L'affaire Lyhanna, qui a suscité une vive émotion dans le pays, connaît un rebondissement judiciaire. Selon des informations concordantes, la circulaire ministérielle qui prévoit une prise en charge prioritaire des mineurs victimes au sein des parquets n'a pas été respectée par la procureure de la République d'Auch. Ce document, destiné à garantir une réponse pénale rapide et adaptée aux enfants en danger, n'aurait pas été appliqué dans le traitement du signalement concernant l'adolescente disparue.
Cette révélation intervient alors que le chef du gouvernement a convoqué les ministres chargés de la Justice et de l'Intérieur. Cette réunion de travail, qui s'est tenue dans la journée, visait à faire le point sur les dysfonctionnements éventuels dans le suivi de ce dossier tragique. Les échanges ont notamment porté sur les délais de transmission des informations entre les services de police, le parquet et les juges.
Des procédures internes en cause
La circulaire incriminée, diffusée il y a plusieurs années, impose aux procureurs de traiter en urgence les affaires impliquant des enfants victimes de violences ou de disparition. Elle prévoit une saisine immédiate du juge des enfants et une orientation vers des unités spécialisées. Or, dans le cas de Lyhanna, ces directives n'auraient pas été suivies, ce qui aurait pu retarder les investigations.
La magistrate en charge du parquet d'Auch est aujourd'hui pointée du doigt pour ne pas avoir respecté ces instructions nationales. Aucune décision disciplinaire n'a encore été annoncée à son encontre, mais l'Inspection générale de la justice pourrait être saisie pour éclaircir les circonstances exactes de ce manquement.
Un précédent de dysfonctionnement
Ce n'est pas la première fois que des failles dans le traitement des plaintes concernant des mineurs sont mises en lumière. Le ministre de l'Intérieur avait déjà évoqué, quelques jours plus tôt, un « dysfonctionnement » dans le cadre de cette affaire. La réunion convoquée par le Premier ministre s'inscrit donc dans une volonté de tirer les leçons de ce drame et d'éviter qu'une telle situation ne se reproduise.
Les associations de protection de l'enfance ont réagi avec fermeté, dénonçant une « faute grave » et réclamant des sanctions exemplaires. Elles appellent également à une refonte des protocoles de transmission entre les différents acteurs judiciaires et policiers, afin que les alertes concernant des enfants en danger soient traitées sans délai.
Des questions sur la temporalité des enquêtes
Au-delà du non-respect de la circulaire, l'enquête s'interroge sur le délai entre le premier signalement de la disparition de Lyhanna et le déclenchement d'une enquête approfondie. Plusieurs sources indiquent que les premières recherches n'ont pas été jugées prioritaires par le parquet local, malgré les éléments inquiétants fournis par la famille.
La procureure d'Auch, qui exerce ses fonctions depuis plusieurs années, n'a pas souhaité commenter ces informations.
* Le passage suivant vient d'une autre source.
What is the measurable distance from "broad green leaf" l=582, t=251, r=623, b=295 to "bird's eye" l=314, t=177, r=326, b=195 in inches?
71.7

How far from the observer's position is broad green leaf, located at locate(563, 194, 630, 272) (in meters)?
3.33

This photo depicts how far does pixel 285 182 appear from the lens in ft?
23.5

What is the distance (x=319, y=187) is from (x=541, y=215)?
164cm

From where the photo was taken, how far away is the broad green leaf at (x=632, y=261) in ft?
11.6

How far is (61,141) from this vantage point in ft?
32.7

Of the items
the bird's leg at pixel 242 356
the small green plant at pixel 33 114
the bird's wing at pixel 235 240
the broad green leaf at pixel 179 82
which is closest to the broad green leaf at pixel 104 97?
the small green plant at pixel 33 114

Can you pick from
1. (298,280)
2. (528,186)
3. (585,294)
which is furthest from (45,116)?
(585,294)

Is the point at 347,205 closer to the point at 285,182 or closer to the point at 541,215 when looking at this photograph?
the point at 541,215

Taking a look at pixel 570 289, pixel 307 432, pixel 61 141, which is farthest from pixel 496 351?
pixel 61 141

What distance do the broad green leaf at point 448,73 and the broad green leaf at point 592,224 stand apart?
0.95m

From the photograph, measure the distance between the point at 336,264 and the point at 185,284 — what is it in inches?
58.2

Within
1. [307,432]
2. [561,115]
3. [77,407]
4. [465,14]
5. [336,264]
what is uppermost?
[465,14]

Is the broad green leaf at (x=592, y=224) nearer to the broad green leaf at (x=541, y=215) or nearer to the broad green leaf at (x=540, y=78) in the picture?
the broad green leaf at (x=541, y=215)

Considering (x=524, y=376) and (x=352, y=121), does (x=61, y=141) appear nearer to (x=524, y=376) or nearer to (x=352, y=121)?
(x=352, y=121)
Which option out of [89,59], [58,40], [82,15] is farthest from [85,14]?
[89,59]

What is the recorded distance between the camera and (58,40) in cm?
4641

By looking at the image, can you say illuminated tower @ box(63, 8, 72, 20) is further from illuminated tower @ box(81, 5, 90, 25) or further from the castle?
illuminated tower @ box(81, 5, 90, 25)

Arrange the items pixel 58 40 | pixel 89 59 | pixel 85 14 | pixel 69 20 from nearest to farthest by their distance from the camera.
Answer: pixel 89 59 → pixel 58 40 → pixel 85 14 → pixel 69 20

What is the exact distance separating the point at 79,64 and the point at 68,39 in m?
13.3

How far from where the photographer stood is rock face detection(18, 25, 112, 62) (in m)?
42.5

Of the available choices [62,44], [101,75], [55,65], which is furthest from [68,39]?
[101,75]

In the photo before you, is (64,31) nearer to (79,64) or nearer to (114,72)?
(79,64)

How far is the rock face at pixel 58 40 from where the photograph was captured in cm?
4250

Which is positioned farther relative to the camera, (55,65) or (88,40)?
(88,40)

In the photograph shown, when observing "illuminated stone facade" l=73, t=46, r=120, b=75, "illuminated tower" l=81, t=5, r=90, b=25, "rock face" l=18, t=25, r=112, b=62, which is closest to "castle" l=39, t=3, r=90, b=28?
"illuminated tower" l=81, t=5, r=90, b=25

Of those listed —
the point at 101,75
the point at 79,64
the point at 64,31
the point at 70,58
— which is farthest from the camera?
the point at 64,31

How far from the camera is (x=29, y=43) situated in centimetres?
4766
Toutefois, le parquet général de la cour d'appel d'Agen, dont dépend le tribunal d'Auch, a été saisi pour effectuer un contrôle hiérarchique.
Une réunion au sommet pour des mesures concrètes
À l'issue de la réunion à Matignon, plusieurs pistes ont été évoquées pour renforcer le dispositif de protection des mineurs. Il est notamment question d'instaurer une obligation de signalement immédiat au parquet pour toute disparition inquiétante d'enfant, et de généraliser la formation des magistrats à la prise en charge des jeunes victimes.
Le gouvernement entend également moderniser les outils informatiques permettant de suivre en temps réel l'état d'avancement des procédures liées aux enfants. Une cellule d'évaluation pourrait être mise en place au niveau interministériel pour superviser les cas les plus sensibles.
L'affaire Lyhanna, au-delà de son issue judiciaire, devient ainsi un catalyseur pour une réforme en profondeur des pratiques parquetières en matière de protection de l'enfance.